> _MATERIAL FOR THE TASK_
=======

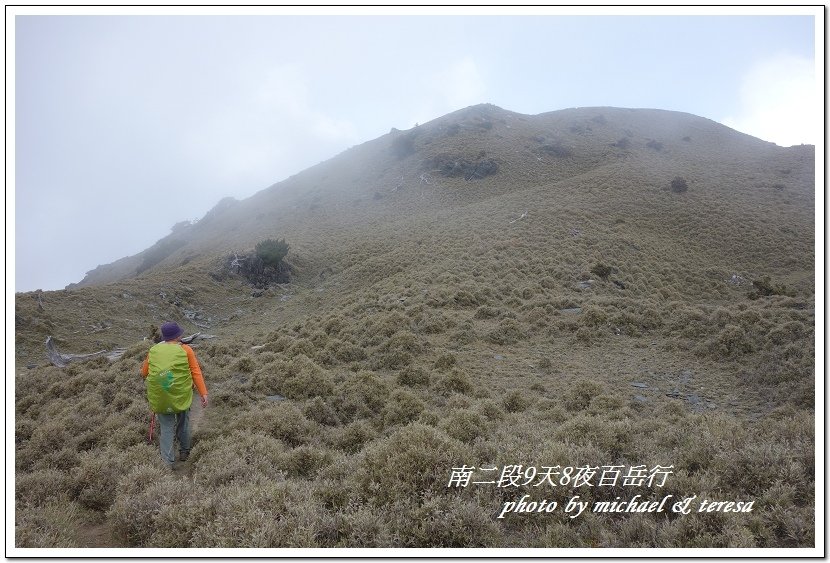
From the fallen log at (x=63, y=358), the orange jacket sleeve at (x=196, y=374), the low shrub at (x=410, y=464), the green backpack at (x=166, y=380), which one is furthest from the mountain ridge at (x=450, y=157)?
the low shrub at (x=410, y=464)

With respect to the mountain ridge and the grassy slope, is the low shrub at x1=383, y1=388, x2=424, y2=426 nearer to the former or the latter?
the grassy slope

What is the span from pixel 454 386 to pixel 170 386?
5.53 m

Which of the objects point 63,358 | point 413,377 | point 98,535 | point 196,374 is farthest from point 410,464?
point 63,358

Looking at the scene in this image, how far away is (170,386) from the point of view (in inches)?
234

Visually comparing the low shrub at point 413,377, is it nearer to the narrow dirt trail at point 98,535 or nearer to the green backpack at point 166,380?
the green backpack at point 166,380

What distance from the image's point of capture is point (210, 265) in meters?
28.4

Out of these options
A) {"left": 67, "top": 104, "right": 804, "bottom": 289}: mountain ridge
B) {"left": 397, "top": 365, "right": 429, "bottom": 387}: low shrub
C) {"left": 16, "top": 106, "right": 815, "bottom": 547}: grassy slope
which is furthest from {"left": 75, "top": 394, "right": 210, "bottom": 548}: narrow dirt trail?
{"left": 67, "top": 104, "right": 804, "bottom": 289}: mountain ridge

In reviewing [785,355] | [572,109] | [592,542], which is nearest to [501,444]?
[592,542]

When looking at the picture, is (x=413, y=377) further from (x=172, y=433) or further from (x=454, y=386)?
(x=172, y=433)

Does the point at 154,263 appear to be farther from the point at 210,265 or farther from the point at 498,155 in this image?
the point at 498,155

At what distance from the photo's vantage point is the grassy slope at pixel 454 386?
3.95 metres

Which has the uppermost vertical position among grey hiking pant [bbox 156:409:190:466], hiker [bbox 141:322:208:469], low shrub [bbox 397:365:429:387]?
hiker [bbox 141:322:208:469]

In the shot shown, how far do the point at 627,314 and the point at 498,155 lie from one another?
37.9 metres

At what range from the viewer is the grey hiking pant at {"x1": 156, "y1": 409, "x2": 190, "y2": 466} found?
597 centimetres
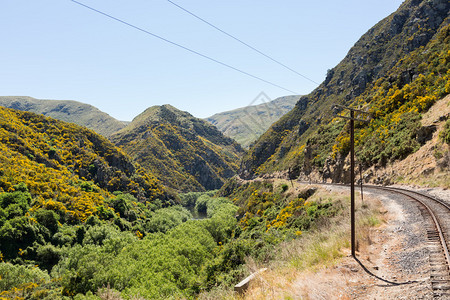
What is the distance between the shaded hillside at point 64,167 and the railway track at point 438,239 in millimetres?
66477

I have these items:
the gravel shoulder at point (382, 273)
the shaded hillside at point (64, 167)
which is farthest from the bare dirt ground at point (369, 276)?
the shaded hillside at point (64, 167)

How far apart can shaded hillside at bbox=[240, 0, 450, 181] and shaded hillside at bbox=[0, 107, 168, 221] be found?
61478mm

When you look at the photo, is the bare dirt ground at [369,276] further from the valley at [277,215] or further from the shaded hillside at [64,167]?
the shaded hillside at [64,167]

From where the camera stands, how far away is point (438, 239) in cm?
1201

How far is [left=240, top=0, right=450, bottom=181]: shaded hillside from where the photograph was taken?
4206cm

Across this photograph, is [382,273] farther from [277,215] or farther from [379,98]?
[379,98]

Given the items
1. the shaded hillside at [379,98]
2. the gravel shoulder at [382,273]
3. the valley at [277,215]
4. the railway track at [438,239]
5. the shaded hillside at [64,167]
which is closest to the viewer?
the railway track at [438,239]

=======

> _EXERCISE DIRECTIONS_
All preceding records should be duplicated verbatim, images excepted.

> _RESULT_
From the fallen log at (x=63, y=358), the orange jacket sleeve at (x=196, y=374), the low shrub at (x=410, y=464), the green backpack at (x=166, y=380), which one is furthest from the mountain ridge at (x=450, y=157)?
the low shrub at (x=410, y=464)

With respect to the mountain ridge and the grassy slope, is the low shrub at x1=383, y1=388, x2=424, y2=426 nearer to the former or the latter?
the grassy slope

What is the span from pixel 454 386 to pixel 170 386?
5.53 m

Which of the objects point 63,358 | point 413,377 | point 98,535 | point 196,374 is farthest from point 410,464?
point 63,358

Looking at the scene in this image, how far away is (170,386) from the point of view (in inches)?
234

Visually comparing the low shrub at point 413,377, is it nearer to the narrow dirt trail at point 98,535 or nearer to the green backpack at point 166,380?
the green backpack at point 166,380

What distance from the image's point of capture is point (210, 265) in meters?
28.4

Out of these options
A) {"left": 67, "top": 104, "right": 804, "bottom": 289}: mountain ridge
B) {"left": 397, "top": 365, "right": 429, "bottom": 387}: low shrub
C) {"left": 16, "top": 106, "right": 815, "bottom": 547}: grassy slope
which is furthest from {"left": 75, "top": 394, "right": 210, "bottom": 548}: narrow dirt trail?
{"left": 67, "top": 104, "right": 804, "bottom": 289}: mountain ridge

In reviewing [785,355] | [572,109] | [592,542], which is nearest to [501,444]?
[592,542]

When looking at the picture, is (x=413, y=377) further from (x=172, y=433) or further from (x=454, y=386)?
(x=172, y=433)

Does the point at 154,263 appear to be farther from the point at 210,265 or farther from the point at 498,155 in this image?
the point at 498,155

At what distance from the photo's vantage point is the grassy slope at pixel 454 386?
3.95 metres

Which has the uppermost vertical position among grey hiking pant [bbox 156:409:190:466], hiker [bbox 141:322:208:469], low shrub [bbox 397:365:429:387]?
hiker [bbox 141:322:208:469]

In the shot shown, how far do the point at 627,314 and the point at 498,155 lie from one another?
37.9 metres

At what range from the viewer is the grey hiking pant at {"x1": 156, "y1": 409, "x2": 190, "y2": 466} found?
597 centimetres
What is the distance between the shaded hillside at point 64,167 and the railway track at point 438,239 in millimetres?
66477

I have these items:
the gravel shoulder at point (382, 273)
the shaded hillside at point (64, 167)
which is farthest from the bare dirt ground at point (369, 276)?
the shaded hillside at point (64, 167)

How far apart can shaded hillside at bbox=[240, 0, 450, 181] and shaded hillside at bbox=[0, 107, 168, 221] be found?
61478mm

When you look at the photo, is the bare dirt ground at [369,276] further from the valley at [277,215] or further from the shaded hillside at [64,167]?
the shaded hillside at [64,167]

From where the camera stands, how far away is point (438, 239) in cm?
1201

How far is [left=240, top=0, right=450, bottom=181]: shaded hillside from where the photograph was taken?
4206cm

Across this photograph, is [382,273] farther from [277,215] or farther from [379,98]?
[379,98]

Given the items
1. the shaded hillside at [379,98]
2. the gravel shoulder at [382,273]
3. the valley at [277,215]
4. the railway track at [438,239]
5. the shaded hillside at [64,167]
which is closest to the viewer?
the railway track at [438,239]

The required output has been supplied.